• Articolo Milano , 7 maggio 2012
  • Un evento svoltosi stamane a Milano

    100 progetti: il Minambiente nomina i vincitori

  • Il Minambiente ha presentato insieme al Politecnico le iniziative per l’innovazione e la ricerca nel campo della sostenibilità e dell’efficienza energetica

(Rinnovabili.it) – Efficienza energetica e utilizzo di fonti rinnovabili protagoniste dell’evento svoltosi stamane a Milano intitolato “I 100 progetti. Ricerca e innovazione per lo sviluppo dell’energia rinnovabile e dell’efficienza energetica”, al quale ha preso parte il Ministro dell’Ambiente Corrado Clini.

Il bando di finanziamento, emanato dal Ministero nel 2008, contò all’epoca 284 domande delle quali 52 vennero ammesse al finanziamento. Nell’evento odierno sono stati nominati i progetti selezionati in base a criteri di replicabilità, grado d’innovazione e maggiore collaborazione tra industria e ricerca scientifica.

L’evento è stato quindi l’occasione per presentare, assieme al Politecnico, il bando del valore di 27 milioni di euro che è stato in grado di muovere investimenti per un totale di 60 milioni di euro.

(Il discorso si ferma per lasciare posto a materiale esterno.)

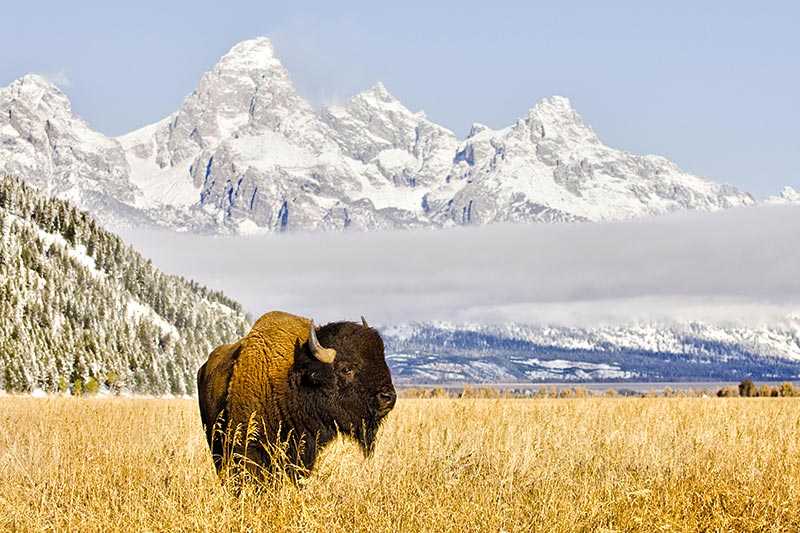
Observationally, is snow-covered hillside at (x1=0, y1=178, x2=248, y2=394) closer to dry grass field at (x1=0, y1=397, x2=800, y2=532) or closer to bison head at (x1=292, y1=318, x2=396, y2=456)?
dry grass field at (x1=0, y1=397, x2=800, y2=532)

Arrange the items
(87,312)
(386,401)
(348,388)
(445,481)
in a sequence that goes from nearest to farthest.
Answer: (445,481) → (386,401) → (348,388) → (87,312)

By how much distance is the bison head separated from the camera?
1119cm

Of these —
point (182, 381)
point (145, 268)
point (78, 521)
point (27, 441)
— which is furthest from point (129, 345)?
point (78, 521)

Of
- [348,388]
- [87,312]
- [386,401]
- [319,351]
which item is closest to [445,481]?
[386,401]

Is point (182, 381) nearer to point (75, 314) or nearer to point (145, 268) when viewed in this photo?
point (75, 314)

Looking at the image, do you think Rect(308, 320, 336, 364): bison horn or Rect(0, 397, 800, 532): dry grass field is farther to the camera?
Rect(308, 320, 336, 364): bison horn

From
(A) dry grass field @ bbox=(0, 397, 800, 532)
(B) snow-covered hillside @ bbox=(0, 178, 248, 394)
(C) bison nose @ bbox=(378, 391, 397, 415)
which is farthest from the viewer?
(B) snow-covered hillside @ bbox=(0, 178, 248, 394)

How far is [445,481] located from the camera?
10625 mm

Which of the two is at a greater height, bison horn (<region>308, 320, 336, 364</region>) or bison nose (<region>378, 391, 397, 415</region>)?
bison horn (<region>308, 320, 336, 364</region>)

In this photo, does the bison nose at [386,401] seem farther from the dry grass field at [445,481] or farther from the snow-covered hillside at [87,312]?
the snow-covered hillside at [87,312]

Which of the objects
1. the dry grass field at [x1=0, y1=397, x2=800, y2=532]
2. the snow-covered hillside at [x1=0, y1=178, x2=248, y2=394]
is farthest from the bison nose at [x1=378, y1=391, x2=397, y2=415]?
the snow-covered hillside at [x1=0, y1=178, x2=248, y2=394]

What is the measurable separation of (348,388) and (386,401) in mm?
435

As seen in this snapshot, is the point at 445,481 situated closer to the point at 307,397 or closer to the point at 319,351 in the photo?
the point at 307,397

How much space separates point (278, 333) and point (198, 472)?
5.91 ft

“Si tratta di iniziative con cui il Paese può sviluppare la crescita economica – ha osservato il ministro – attraverso risorse e competenze italiane. Con il sostegno del ministero dell’Ambiente e con programmi assieme ad altri ministeri, il Governo vuole valorizzare le capacità di innovazione, brevettazione e creazione di spin-off dalle università verso le imprese”.

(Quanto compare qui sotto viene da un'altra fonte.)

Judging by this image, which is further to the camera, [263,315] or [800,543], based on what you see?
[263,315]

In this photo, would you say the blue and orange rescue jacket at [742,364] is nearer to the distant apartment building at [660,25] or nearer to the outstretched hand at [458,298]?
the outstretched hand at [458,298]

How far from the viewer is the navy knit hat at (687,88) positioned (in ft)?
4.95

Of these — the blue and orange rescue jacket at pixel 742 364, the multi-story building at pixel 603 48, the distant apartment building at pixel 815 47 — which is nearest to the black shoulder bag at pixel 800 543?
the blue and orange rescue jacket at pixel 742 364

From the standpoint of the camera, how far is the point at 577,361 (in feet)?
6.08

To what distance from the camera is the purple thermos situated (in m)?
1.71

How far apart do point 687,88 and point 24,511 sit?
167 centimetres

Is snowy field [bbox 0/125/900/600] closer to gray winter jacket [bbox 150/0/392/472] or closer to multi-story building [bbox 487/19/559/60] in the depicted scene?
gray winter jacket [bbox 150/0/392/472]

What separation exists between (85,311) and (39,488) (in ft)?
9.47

E’ stato inoltre dato il via, con 5 milioni di euro, il laboratorio Relab con la Regione Lombardia. La struttura, composta da due laboratori di ricerca mirati all’efficienza degli impianti di riscaldamento e di raffreddamento nel settore civile, ha ottenuto un finanziamento ministeriale da 4,2 milioni.

Da citare, tra i 52 progetti che hanno ricevuto i 27 milioni di euro, il progetto per la ricarica dei veicoli elettrici Prime dell’Enel, le auto alimentate a idrometano con energia solare studiate dalla Fiat, il collettore termico Sahara, i biocombustibili da legno della Chemtex, oppure il recupero energetico dell’olio da frittura coordinato dalla Recoil.